Objective: Rewrite the data below, replacing "wooden door" with "oak door" and keeping every other word unchanged.

Data to use:

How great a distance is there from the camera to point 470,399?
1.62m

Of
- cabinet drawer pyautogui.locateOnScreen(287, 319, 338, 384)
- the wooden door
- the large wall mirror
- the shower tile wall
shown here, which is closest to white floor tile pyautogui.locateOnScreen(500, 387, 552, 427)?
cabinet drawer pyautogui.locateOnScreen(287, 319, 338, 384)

The solution:
How great a distance is there from the camera to point 470,399?
1.62m

Of
- cabinet drawer pyautogui.locateOnScreen(287, 319, 338, 384)
- the oak door
- the large wall mirror
- the shower tile wall
shown here, which is closest to white floor tile pyautogui.locateOnScreen(500, 387, 552, 427)?
cabinet drawer pyautogui.locateOnScreen(287, 319, 338, 384)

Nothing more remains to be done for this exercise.